En somme, rajoute Me Bouhmidi, "la peine applicable doit correspondre à ce que tu as fait, pas à ce que tu es. C'est une question de politique criminelle. Quelle réponse veux-t-on donner au phénomène criminel ? Quand vous donnez une peine, il faut qu'elle ait une fonction resocialisatrice".

Pas de débat préalable 

Pour l'heure, le texte n'a pas encore été versé à la discussion publique. Le ministère s'est contenté de consulter les institutions concernées, dont la présidence du parquet, la DGSN, le CNDH ou encore la délégation pénitentiaire.

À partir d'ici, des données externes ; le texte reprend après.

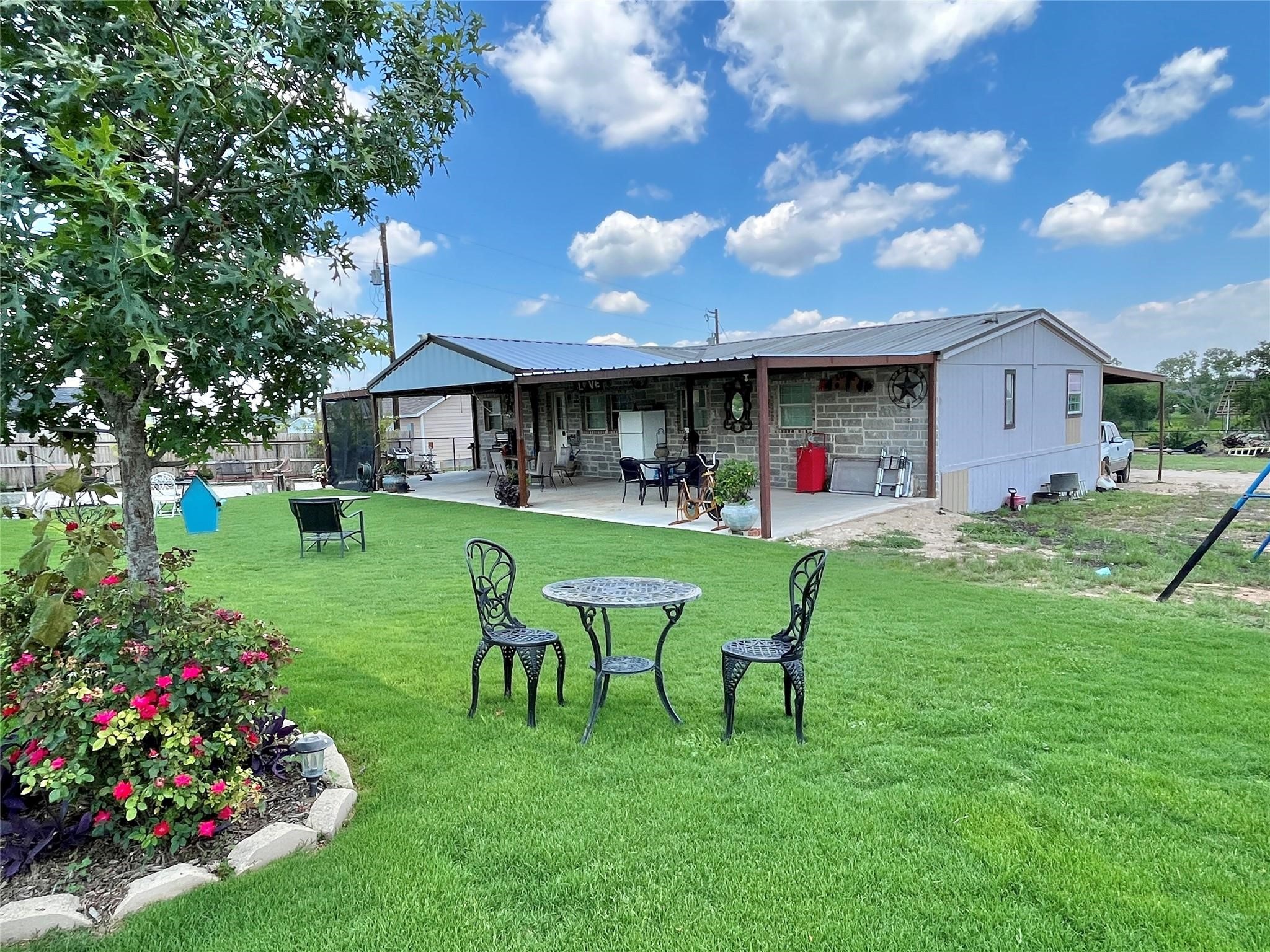 119 Overlook Trail Azle TX 76020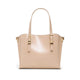 ELONORIA SATCHEL - NATURAL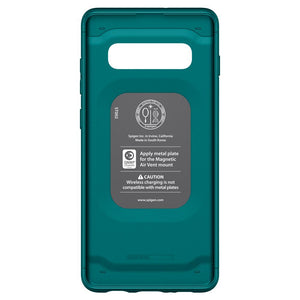 Galaxy S10 Case Thin Fit Classic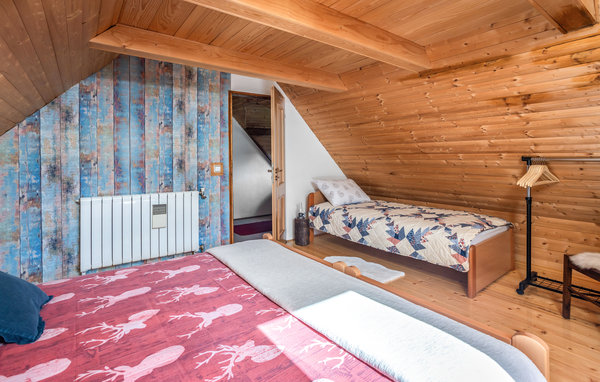 Domy wakacyjne - Gorski Kotar-Sunger , Chorwacja - CKB394 605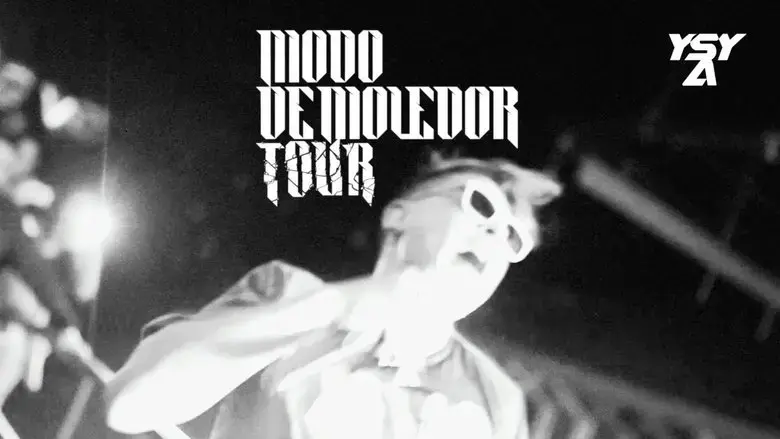 #MODODEMOLEDORTOUR: EL DOCUMENTAL (2019)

Un entre-soi que déplore Me Abderrahim Bouhmidi. "Il n'y a jamais eu de débat sérieux à ce sujet, ni même à propos du Code pénal ou du Code de procédure pénale. Dès lors qu'on ne discute plus et que l'on ne propose pas de débattre sur des sujets importants, cela vire au bricolage. On est dans l'effet d'annonce, mais on butte sur la réalité lors de la mise en œuvre."

La forme que prendra le texte suscite également des questions. La mouture soumise au SGG a été pensée en tant que texte "autonome". Me Amam aurait préféré qu'elle soit incluse "dans la refonte globale du Code pénal et de la procédure pénale pour éviter toute contradiction ou ambiguïté" avec ces deux textes.

En réalité, les peines alternatives avaient d'abord été contenues dans le projet modifiant le Code pénal. Ce texte a été déposé au Parlement en 2016 sous Mustapha Ramid, alors ministre de la Justice. Dès sa nomination au ministère, Abdellatif Ouahbi l'a retiré pour en réviser le contenu. Dans différentes sorties, ce dernier a laissé entendre qu'il réfléchissait toujours quant à l'intégration éventuelle des peines alternatives dans le Code pénal.